Further, the third mirror M3 has a concave surface shape and narrows the light flux from the second mirror M2, thereby reducing the size of the light incident region or the optically effective portion of the fourth mirror M4, thereby processing and measuring Can be facilitated. In addition, a large space for member arrangement can be secured.

In addition, in order to suppress the size of the optically effective portion, the fifth mirror M5 is disposed as close to the optical axis AX as possible.

The fourth mirror M4 has a concave surface shape so that the light flux enters the fifth mirror M5 while avoiding the eighth mirror M8 having a large effective diameter. In addition, in order to guide the incident light beam from the fourth mirror M4 to the seventh and eighth mirrors M7 and M8 arranged near the optical axis, the fifth mirror M5 has a concave surface shape. The six mirrors M6 have a convex surface shape.

Further, by forming the intermediate image IM on the optical path between the fourth and fifth mirrors M4 and M5, the luminous flux is prevented from being shielded by the eighth mirror M8 having a large effective diameter, thereby providing more members. Space is available for placement.

In addition, on each reflecting surface of this embodiment, a multilayer film for reflecting EUV light is formed. In order to secure the necessary reflectance with respect to the characteristic of this multilayer film, in this embodiment, while maintaining the high NA of 0.4, (theta) in of Formula (7) is suppressed to about 35.

Example 3

Next, the reflection-type reduced projection optical system according to the third embodiment of the present invention shown in FIG. 3 will be described in detail.

The reflective reduced projection optical system of this embodiment has eight mirrors M1 to M8. That is, in order that light passes from the object surface MS, the first mirror M1 having the shape of the concave surface, the aperture stop AS, the second mirror M2 having the shape of the convex surface, and the concave surface And a third mirror M3 having a shape, a fourth mirror M4 having a shape of a concave surface, and a fifth mirror M5 having a shape of a concave surface. In addition, a sixth mirror M6 having a convex surface shape, a seventh reflective surface M7 having a convex surface shape, and an eighth mirror M8 having a concave surface shape are provided.

The intermediate image IM is formed on the optical path between the fourth mirror M4 and the fifth mirror M5. Next, this intermediate image IM is reimaged on the upper surface W by the remaining mirrors.

In practice, (MS) represents a reflective mask disposed at an object surface position, and (W) represents a wafer placed at an upper surface position. The reflective mask illuminated by the illumination optical system is reduced and projected onto the wafer disposed at the top surface position by the reflective reduction projection optical system of this embodiment.

In Table 3, numerical example 3 corresponding to Example 3 is shown. In Numerical Example 3, the distance between the object plane and the image plane on the optical axis is called the total length TT, and the total length TT is about 1096.0 mm.

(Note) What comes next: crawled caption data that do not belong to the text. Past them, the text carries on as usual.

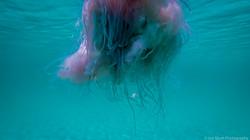 Jellyfish_2016-43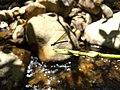 Rhinocypha bisignata, stream ruby. 2.jpg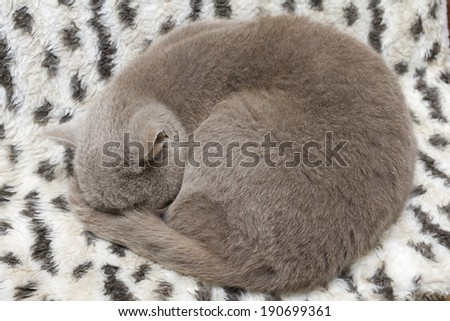 Cat curled a ball and sleeps.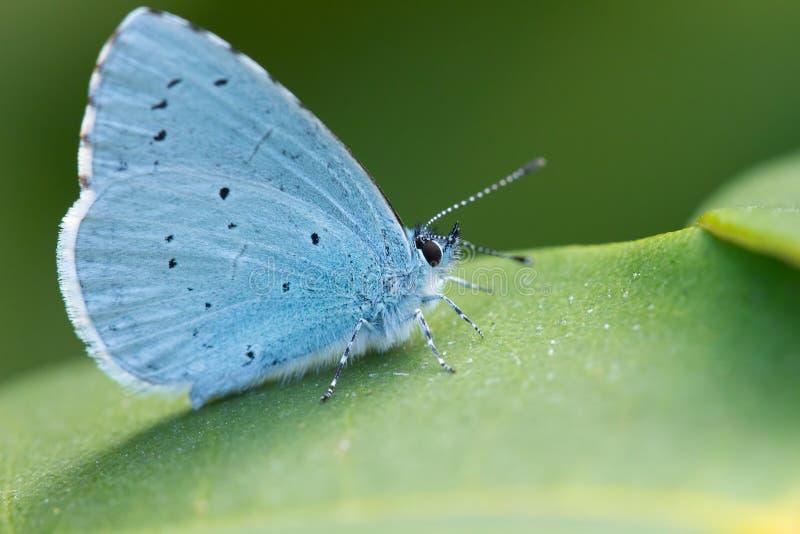 Blauwe Vlinder op een groen blad stock afbeeldingen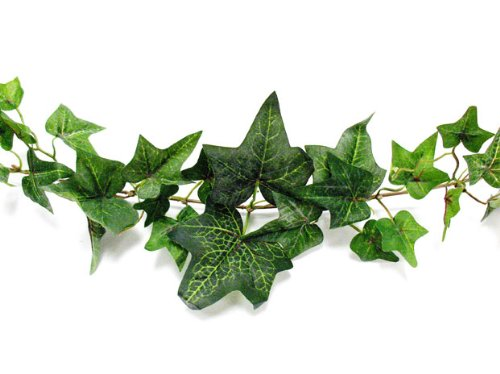 Darice MC-1975 Flocked Ivy Garland, 6-Feet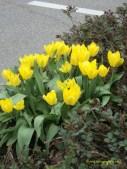 Lagi Tulip Kuning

NA, which is an upper numerical aperture, is 0.32. The magnification is 1/4 times. The object height is 119.5-133.5 mm (the arc-shaped visual field of width 3.5mm from the upper side). The root mean square (RMS) of wavefront aberration is 13.7 mλ. Distortion is within 1.0 nm.

As described above, in the projection optical system of the present embodiment, the narrow light beam from the object surface is narrowed at the concave surface of the first mirror M1, and then incident on the second mirror M2 to further induce the second mirror M2. The light beam narrowed by the convex surface of is guided to the 3rd and 4th mirrors M3 and M4 as a substantially parallel light beam. Therefore, the size of the optically effective part of each mirror can be reduced, and sufficient space for member placement can be ensured.

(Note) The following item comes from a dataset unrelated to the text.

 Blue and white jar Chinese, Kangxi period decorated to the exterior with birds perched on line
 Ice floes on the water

In equation (1), La = 425.3 mm, Lb = 231.7 mm, f2 = 189.0 mm. Then, La- (Lb + f2)｝ / La = 0.01 can be obtained, which means that a substantially parallel luminous flux is emitted from the second mirror M2. In the formula (2), the numerical value Lb / La = 0.54, which means that the light beam diffusion on the second mirror M2 is appropriately suppressed.

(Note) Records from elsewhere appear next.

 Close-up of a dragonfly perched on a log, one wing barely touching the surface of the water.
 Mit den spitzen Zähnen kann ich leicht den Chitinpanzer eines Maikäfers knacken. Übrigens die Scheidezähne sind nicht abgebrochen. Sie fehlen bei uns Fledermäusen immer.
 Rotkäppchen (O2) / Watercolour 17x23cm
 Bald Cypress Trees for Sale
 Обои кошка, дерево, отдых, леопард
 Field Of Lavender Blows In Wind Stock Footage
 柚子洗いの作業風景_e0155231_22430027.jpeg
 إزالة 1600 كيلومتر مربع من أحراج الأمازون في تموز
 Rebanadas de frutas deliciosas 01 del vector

Further, since the aperture stop AS is disposed between the first mirror M1 and the second mirror M2, the object-side telecentricity is small at about 100 mrad, but from the object plane to the first mirror M1. The incident light is prevented from being shielded by the second mirror M2. Therefore, the space for member arrangement | positioning can be ensured in the vicinity of 2nd mirror M2.

In Formula (3), f3 / TT = 0.53 and it is possible to give the third mirror M3 an appropriate positive power. Therefore, astigmatism occurring in the convex surface of the second mirror M2 can be corrected well.

Here, in this embodiment, the aperture stop AS is arranged at least Lst / 10, more preferably at least Lst / 5 from both the first and second mirrors M1 and M2. Therefore, a space for member placement can be largely secured in the vicinity of the second mirror M2.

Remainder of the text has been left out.